Uma aula de ballet em “O corsário”

Agora sim, posso dizer que o ballet clássico voltou aos meus dias. Preciso escrever textos, eu sei, mas tudo bem se hoje eu compartilhar dois vídeos?

As duas coreografias já apareceram no blog, a primeira dançada pela Jurgita Dronina, na época no Het Nationale Ballet/Dutch National Ballet (hoje ela está no The National Ballet of Canada e também dança no English National Ballet) e a outra pela Nina Kaptsova, no Bolshoi Ballet.
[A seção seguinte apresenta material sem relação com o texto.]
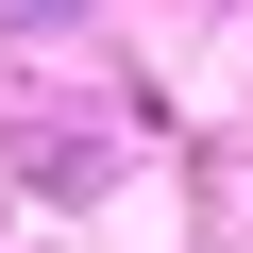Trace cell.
Listing matches in <instances>:
<instances>
[{
  "instance_id": "cell-1",
  "label": "cell",
  "mask_w": 253,
  "mask_h": 253,
  "mask_svg": "<svg viewBox=\"0 0 253 253\" xmlns=\"http://www.w3.org/2000/svg\"><path fill=\"white\" fill-rule=\"evenodd\" d=\"M0 17H34V0H0ZM51 17H68V0H51Z\"/></svg>"
}]
</instances>
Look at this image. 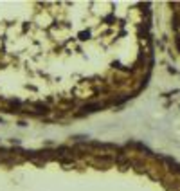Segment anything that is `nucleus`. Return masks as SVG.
Wrapping results in <instances>:
<instances>
[]
</instances>
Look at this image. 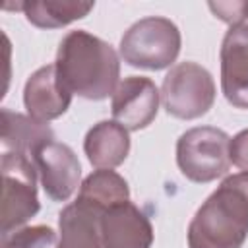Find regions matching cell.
Here are the masks:
<instances>
[{
  "label": "cell",
  "instance_id": "2",
  "mask_svg": "<svg viewBox=\"0 0 248 248\" xmlns=\"http://www.w3.org/2000/svg\"><path fill=\"white\" fill-rule=\"evenodd\" d=\"M188 248H242L248 238V174H229L188 225Z\"/></svg>",
  "mask_w": 248,
  "mask_h": 248
},
{
  "label": "cell",
  "instance_id": "6",
  "mask_svg": "<svg viewBox=\"0 0 248 248\" xmlns=\"http://www.w3.org/2000/svg\"><path fill=\"white\" fill-rule=\"evenodd\" d=\"M2 234L21 229L41 209L37 196V169L33 161L19 153L2 151Z\"/></svg>",
  "mask_w": 248,
  "mask_h": 248
},
{
  "label": "cell",
  "instance_id": "7",
  "mask_svg": "<svg viewBox=\"0 0 248 248\" xmlns=\"http://www.w3.org/2000/svg\"><path fill=\"white\" fill-rule=\"evenodd\" d=\"M41 186L52 202H66L79 186L81 165L74 149L56 140L41 143L33 153Z\"/></svg>",
  "mask_w": 248,
  "mask_h": 248
},
{
  "label": "cell",
  "instance_id": "1",
  "mask_svg": "<svg viewBox=\"0 0 248 248\" xmlns=\"http://www.w3.org/2000/svg\"><path fill=\"white\" fill-rule=\"evenodd\" d=\"M54 66L72 95L89 101L107 99L120 83L118 52L110 43L83 29L70 31L62 37Z\"/></svg>",
  "mask_w": 248,
  "mask_h": 248
},
{
  "label": "cell",
  "instance_id": "12",
  "mask_svg": "<svg viewBox=\"0 0 248 248\" xmlns=\"http://www.w3.org/2000/svg\"><path fill=\"white\" fill-rule=\"evenodd\" d=\"M105 211L87 200L76 198L58 215V248H103L101 215Z\"/></svg>",
  "mask_w": 248,
  "mask_h": 248
},
{
  "label": "cell",
  "instance_id": "13",
  "mask_svg": "<svg viewBox=\"0 0 248 248\" xmlns=\"http://www.w3.org/2000/svg\"><path fill=\"white\" fill-rule=\"evenodd\" d=\"M83 151L95 169H114L130 153L128 130L114 120H101L87 130Z\"/></svg>",
  "mask_w": 248,
  "mask_h": 248
},
{
  "label": "cell",
  "instance_id": "11",
  "mask_svg": "<svg viewBox=\"0 0 248 248\" xmlns=\"http://www.w3.org/2000/svg\"><path fill=\"white\" fill-rule=\"evenodd\" d=\"M103 248H151L153 225L130 200L108 207L101 215Z\"/></svg>",
  "mask_w": 248,
  "mask_h": 248
},
{
  "label": "cell",
  "instance_id": "15",
  "mask_svg": "<svg viewBox=\"0 0 248 248\" xmlns=\"http://www.w3.org/2000/svg\"><path fill=\"white\" fill-rule=\"evenodd\" d=\"M93 8L95 2L89 0H27L16 4V10H21L25 19L39 29L64 27L83 19Z\"/></svg>",
  "mask_w": 248,
  "mask_h": 248
},
{
  "label": "cell",
  "instance_id": "4",
  "mask_svg": "<svg viewBox=\"0 0 248 248\" xmlns=\"http://www.w3.org/2000/svg\"><path fill=\"white\" fill-rule=\"evenodd\" d=\"M231 138L215 126L186 130L176 141V165L180 172L198 184L213 182L231 167Z\"/></svg>",
  "mask_w": 248,
  "mask_h": 248
},
{
  "label": "cell",
  "instance_id": "10",
  "mask_svg": "<svg viewBox=\"0 0 248 248\" xmlns=\"http://www.w3.org/2000/svg\"><path fill=\"white\" fill-rule=\"evenodd\" d=\"M72 103V91L62 83L56 66L46 64L35 70L23 87V105L31 118L50 122L60 118Z\"/></svg>",
  "mask_w": 248,
  "mask_h": 248
},
{
  "label": "cell",
  "instance_id": "9",
  "mask_svg": "<svg viewBox=\"0 0 248 248\" xmlns=\"http://www.w3.org/2000/svg\"><path fill=\"white\" fill-rule=\"evenodd\" d=\"M219 56L225 99L236 108H248V23L229 27Z\"/></svg>",
  "mask_w": 248,
  "mask_h": 248
},
{
  "label": "cell",
  "instance_id": "8",
  "mask_svg": "<svg viewBox=\"0 0 248 248\" xmlns=\"http://www.w3.org/2000/svg\"><path fill=\"white\" fill-rule=\"evenodd\" d=\"M159 97L161 93L153 79L145 76H128L112 93V120L124 126L128 132L143 130L159 112Z\"/></svg>",
  "mask_w": 248,
  "mask_h": 248
},
{
  "label": "cell",
  "instance_id": "3",
  "mask_svg": "<svg viewBox=\"0 0 248 248\" xmlns=\"http://www.w3.org/2000/svg\"><path fill=\"white\" fill-rule=\"evenodd\" d=\"M182 37L169 17L147 16L124 31L120 39V58L132 68L165 70L180 54Z\"/></svg>",
  "mask_w": 248,
  "mask_h": 248
},
{
  "label": "cell",
  "instance_id": "16",
  "mask_svg": "<svg viewBox=\"0 0 248 248\" xmlns=\"http://www.w3.org/2000/svg\"><path fill=\"white\" fill-rule=\"evenodd\" d=\"M78 198L91 202L93 205L107 211L112 205L130 200L128 182L112 169H97L79 184Z\"/></svg>",
  "mask_w": 248,
  "mask_h": 248
},
{
  "label": "cell",
  "instance_id": "18",
  "mask_svg": "<svg viewBox=\"0 0 248 248\" xmlns=\"http://www.w3.org/2000/svg\"><path fill=\"white\" fill-rule=\"evenodd\" d=\"M209 10L215 17L229 23L231 27L242 25L248 17V0H234V2H209Z\"/></svg>",
  "mask_w": 248,
  "mask_h": 248
},
{
  "label": "cell",
  "instance_id": "19",
  "mask_svg": "<svg viewBox=\"0 0 248 248\" xmlns=\"http://www.w3.org/2000/svg\"><path fill=\"white\" fill-rule=\"evenodd\" d=\"M229 155H231V163L248 174V128L240 130L234 138H231Z\"/></svg>",
  "mask_w": 248,
  "mask_h": 248
},
{
  "label": "cell",
  "instance_id": "17",
  "mask_svg": "<svg viewBox=\"0 0 248 248\" xmlns=\"http://www.w3.org/2000/svg\"><path fill=\"white\" fill-rule=\"evenodd\" d=\"M60 236L48 225H31L2 234L0 248H58Z\"/></svg>",
  "mask_w": 248,
  "mask_h": 248
},
{
  "label": "cell",
  "instance_id": "5",
  "mask_svg": "<svg viewBox=\"0 0 248 248\" xmlns=\"http://www.w3.org/2000/svg\"><path fill=\"white\" fill-rule=\"evenodd\" d=\"M161 101L165 110L180 120H196L215 103V81L211 74L198 62L174 64L161 85Z\"/></svg>",
  "mask_w": 248,
  "mask_h": 248
},
{
  "label": "cell",
  "instance_id": "14",
  "mask_svg": "<svg viewBox=\"0 0 248 248\" xmlns=\"http://www.w3.org/2000/svg\"><path fill=\"white\" fill-rule=\"evenodd\" d=\"M48 140H54V132L46 122H39L29 114L2 108V151L19 153L31 159L35 149Z\"/></svg>",
  "mask_w": 248,
  "mask_h": 248
}]
</instances>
Hoje, as variações são dançadas em uma montagem do American Ballet Theatre, por duas de suas maiores bailarinas, hoje aposentadas da companhia: Julie Kent (diretora artística do The Washington Ballet) e Paloma Herrera (diretora artística do Balé Estável do Teatro Colón).

Não gosto de dois vídeos na sequência para não deixar a página “pesada”, mas compreendam, é um deleite assisti-los na sequência. Talento, domínio técnico, pernas mais baixas, presença de palco… Dá até um afago no peito, o ballet persiste.

Julie Kent, “Variação de Medora”, O corsário, American Ballet Theatre.
Para assistir com a Jurgita Dronina, aqui.

Paloma Herrera, “Variação de Gulnara”, O corsário, American Ballet Theatre.
Para assistir com a Nina Kaptsova, aqui.